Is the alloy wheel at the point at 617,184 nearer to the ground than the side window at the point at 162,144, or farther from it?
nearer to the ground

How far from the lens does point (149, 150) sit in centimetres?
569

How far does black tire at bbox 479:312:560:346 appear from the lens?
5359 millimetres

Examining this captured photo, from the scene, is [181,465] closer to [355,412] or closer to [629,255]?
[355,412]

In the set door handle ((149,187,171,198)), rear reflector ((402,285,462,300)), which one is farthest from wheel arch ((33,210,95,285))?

::::::

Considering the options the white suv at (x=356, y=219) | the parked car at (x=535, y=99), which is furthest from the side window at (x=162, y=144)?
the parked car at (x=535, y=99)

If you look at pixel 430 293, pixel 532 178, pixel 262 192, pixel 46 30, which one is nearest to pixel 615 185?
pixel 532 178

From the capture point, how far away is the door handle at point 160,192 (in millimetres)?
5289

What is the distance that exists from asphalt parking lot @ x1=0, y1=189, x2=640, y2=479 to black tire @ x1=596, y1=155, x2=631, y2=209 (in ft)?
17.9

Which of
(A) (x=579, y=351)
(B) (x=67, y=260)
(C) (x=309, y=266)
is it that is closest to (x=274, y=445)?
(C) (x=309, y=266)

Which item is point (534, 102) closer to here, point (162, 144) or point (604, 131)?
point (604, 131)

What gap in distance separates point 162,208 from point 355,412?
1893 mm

::::::

◆ **Required task**: Swap "lens" for "camera" in the data from the line with "Is the alloy" to the line with "In the set door", and give back only those lines with nothing else changed.

◆ **The answer**:
Is the alloy wheel at the point at 617,184 nearer to the ground than the side window at the point at 162,144, or farther from it?
nearer to the ground

How far from the camera does point (149, 150) sit in centimetres?
569

How far does black tire at bbox 479:312:560:346 appear from the camera?
5359 millimetres

Examining this captured photo, from the scene, is [181,465] closer to [355,412] or closer to [629,255]?
[355,412]

In the set door handle ((149,187,171,198)), rear reflector ((402,285,462,300)), which one is farthest from wheel arch ((33,210,95,285))?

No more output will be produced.